Update SAML attributes

The PUT /environments/{environmentId}/applications/{applicationId}/attributes/{attributeId} operation updates the SAML attribute specified by its ID in the request URL.

curl -X "PUT" "https://api.pingone.com/v1/environments/{environmentId}/applications/{applicationId}/attributes/{attributeId}" \
-H 'Content-type: application/json' \
-H 'Authorization: Bearer jwtToken' \
-d $'{
	"name": "username",
	"value": "{user.id}",
	"required": true
}'

The response data looks like this:

{
    "_links": {
        "self": {
            "href": "https://api.pingone.com/v1/environments/912588d4-0d58-4cff-8e3b-cf9b7325b9f7/applications/a813421c-170b-49de-8627-0c3fbbe8a646/attributes/9ad3f0ad-2d89-492b-8a82-ad9d51a5ed30"
        },
        "application": {
            "href": "https://api.pingone.com/v1/environments/912588d4-0d58-4cff-8e3b-cf9b7325b9f7/applications/a813421c-170b-49de-8627-0c3fbbe8a646"
        }
    },
    "name": "username",
    "value": "{user.id}",
    "required": true,
    "id": "9ad3f0ad-2d89-492b-8a82-ad9d51a5ed30",
    "environment": {
        "id": "912588d4-0d58-4cff-8e3b-cf9b7325b9f7"
    },
    "application": {
        "id": "a813421c-170b-49de-8627-0c3fbbe8a646"
    }
}

Delete SAML attributes

To delete a SAML attribute associated with an application resource, you need to specify the the application resource ID and the attribute ID. The DELETE /environments/{environmentId}/applications/{applicationId}/attributes/{attributeId} operation deletes the identified SAML attribute from the specified application.

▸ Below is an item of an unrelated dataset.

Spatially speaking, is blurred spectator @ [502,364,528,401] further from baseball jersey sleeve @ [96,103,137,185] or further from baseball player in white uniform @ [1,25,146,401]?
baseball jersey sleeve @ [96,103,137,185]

curl -X "DELETE" "https://api.pingone.com/v1/environments/{environmentId}/applications/{applicationId}/attributes/{attributeId}" \
-H 'Content-type: application/json' \
-H 'Authorization: Bearer jwtToken'

For successful delete operations, a 204 NO CONTENT message is returned by the request.

Delete an application

To delete an application resource, you need to specify the environment ID and the application resource ID. The DELETE /environments/{environmentId}/applications/{applicationId} operation deletes the identified application resource.

curl -X "DELETE" "https://api.pingone.com/v1/environments/{environmentId}/applications/{applicationId}" \
-H 'Content-type: application/json' \
-H 'Authorization: Bearer jwtToken'

For successful delete operations, a 204 NO CONTENT message is returned by the request.